Pro #2: Looking Backwards

Con #2: Choosing Good over Great
With each and every program or cycle written, I learn something about myself. Further, with each and every cycle written the data tells me more and more about myself as well. In the same way that your bank account is a clear insight to what you really love, the data of your programs is a clear insight to the type of programmer you really are. As you’ll see in the charts and numbers below I’m far more conservative than I think I am. Sometimes I feel really risky and sometimes I feel like I’m really pushing the edge of what the human body is capable of and I fear that sometimes I’m pushing lifters right up to the edge of injury, maybe too close. Then I look at the numbers. The numbers tell a very different story. They reveal the opposite. Most of you at this point are probably thinking this is a good thing. And it is. The numbers are clear insight into what type of coach I am. The problem comes when you’re successful as that type of coach. Jourdan is one of two lifters from the women’s side that hit a new personal record total on the platform at the World Championships. On the biggest stage of her career next to some of the best athletes in the world, she beat her best total. Further, she beat her best total that she put together only six weeks ago in a six for six performance. Topping that type of performance on a much bigger stage against much more competitive athletes is nearly impossible. But she did it. That gives me all kinds of supreme confidence and how we prepared her for the meet.

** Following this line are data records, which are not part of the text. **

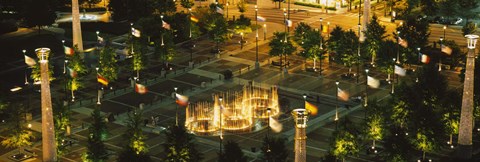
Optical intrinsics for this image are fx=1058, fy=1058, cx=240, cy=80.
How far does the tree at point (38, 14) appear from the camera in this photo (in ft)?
543

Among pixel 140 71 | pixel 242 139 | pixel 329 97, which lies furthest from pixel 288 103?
pixel 140 71

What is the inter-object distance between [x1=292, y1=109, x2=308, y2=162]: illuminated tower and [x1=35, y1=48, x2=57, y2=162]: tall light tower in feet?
91.3

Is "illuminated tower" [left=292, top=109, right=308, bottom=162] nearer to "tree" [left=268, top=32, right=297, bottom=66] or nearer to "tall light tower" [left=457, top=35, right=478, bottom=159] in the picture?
"tall light tower" [left=457, top=35, right=478, bottom=159]

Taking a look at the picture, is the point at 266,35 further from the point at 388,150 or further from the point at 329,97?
the point at 388,150

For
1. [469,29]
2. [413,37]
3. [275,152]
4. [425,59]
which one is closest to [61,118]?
[275,152]

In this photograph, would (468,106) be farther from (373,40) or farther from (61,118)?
(61,118)

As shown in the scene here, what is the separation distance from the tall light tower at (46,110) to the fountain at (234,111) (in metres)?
24.0

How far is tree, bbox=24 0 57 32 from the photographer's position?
165625 millimetres

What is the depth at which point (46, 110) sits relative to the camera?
3656 inches

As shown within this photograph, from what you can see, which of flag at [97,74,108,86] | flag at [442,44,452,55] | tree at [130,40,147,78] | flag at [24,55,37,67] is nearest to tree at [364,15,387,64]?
flag at [442,44,452,55]

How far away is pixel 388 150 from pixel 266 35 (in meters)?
64.9

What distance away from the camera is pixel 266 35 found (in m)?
167

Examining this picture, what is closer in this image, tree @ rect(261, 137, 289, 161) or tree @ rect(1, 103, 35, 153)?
tree @ rect(261, 137, 289, 161)

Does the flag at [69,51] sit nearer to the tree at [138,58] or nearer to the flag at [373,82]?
the tree at [138,58]
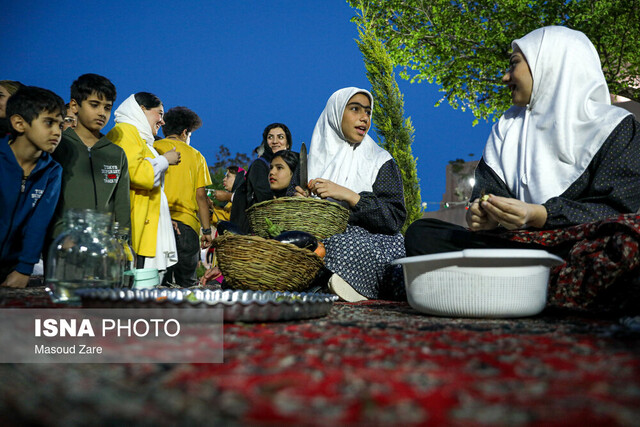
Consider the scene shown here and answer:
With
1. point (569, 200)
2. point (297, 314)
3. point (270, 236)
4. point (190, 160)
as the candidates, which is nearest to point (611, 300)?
point (569, 200)

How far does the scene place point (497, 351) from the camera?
3.52 ft

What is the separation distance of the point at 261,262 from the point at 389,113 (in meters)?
9.51

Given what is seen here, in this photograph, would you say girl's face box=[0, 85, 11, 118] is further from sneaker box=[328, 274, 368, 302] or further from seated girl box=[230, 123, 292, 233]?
sneaker box=[328, 274, 368, 302]

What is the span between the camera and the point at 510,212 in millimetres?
1982

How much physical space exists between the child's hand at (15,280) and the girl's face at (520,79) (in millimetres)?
2984

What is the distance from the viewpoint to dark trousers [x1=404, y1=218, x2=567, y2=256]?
2.25m

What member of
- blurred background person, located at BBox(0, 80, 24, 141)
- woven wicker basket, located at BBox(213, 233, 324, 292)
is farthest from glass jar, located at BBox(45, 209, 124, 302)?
blurred background person, located at BBox(0, 80, 24, 141)

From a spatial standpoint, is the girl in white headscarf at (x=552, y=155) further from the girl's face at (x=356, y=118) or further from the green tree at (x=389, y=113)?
the green tree at (x=389, y=113)

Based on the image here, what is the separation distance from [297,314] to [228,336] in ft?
1.24

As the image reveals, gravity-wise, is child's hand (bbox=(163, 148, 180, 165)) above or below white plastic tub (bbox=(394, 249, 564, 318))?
above

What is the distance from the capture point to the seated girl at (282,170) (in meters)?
3.84

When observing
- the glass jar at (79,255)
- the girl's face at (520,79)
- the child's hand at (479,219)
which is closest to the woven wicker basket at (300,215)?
the child's hand at (479,219)

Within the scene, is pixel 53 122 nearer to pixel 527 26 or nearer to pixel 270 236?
pixel 270 236

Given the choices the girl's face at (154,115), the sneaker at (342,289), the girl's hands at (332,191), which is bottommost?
the sneaker at (342,289)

My biggest struggle and one of the biggest reactions that coaches have is our own unwillingness to move away from what works. This has been the plague of strength and conditioning and especially Olympic weightlifting for a century. What worked 45 years ago may still work today and may work well but it may be the very governor preventing better growth. My own advice to myself looking at these numbers, let them be good guides and let them be good information but I have to consciously remind myself these numbers aren’t the coach. Most coaches know what would work better and I have to be careful to not let what has been good limit me from what could be great.
Just to give you an idea of what we track at Power & Grace here’s a couple screenshots of the final numbers from Jourdan’s six week Worlds Prep. You’ll notice that we track overall tonnage (we are modifying this a bit as we speak), relative intensity of the squats, pulls and lifts, average number of lifts in a week over the course of the total program and total number of lifts completed day by day and week by week. I know most of you are probably seeing my nerd coming out right now but as I mentioned above these numbers are good teachers for me. Terrible coaches, but really good teachers. If you’re in the sport of Olympic weightlifting and your coach can’t show you these numbers in preparation for cycle, in the middle of a cycle, and at the end of the cycle I would urge you to pressure coach to do better. This type of data collection, while it takes a little extra work, is one of the best practices for your coach and their own development. These statistics, furthermore, are major necessities for progressive growth over the long term course of your lifting career. If this isn’t something your coach is willing to do, in all due respect, I’d look for a new coach. This is a minimum requirement in most elite strength programs and in many programs this is just the base of what they are tracking. You deserve the same.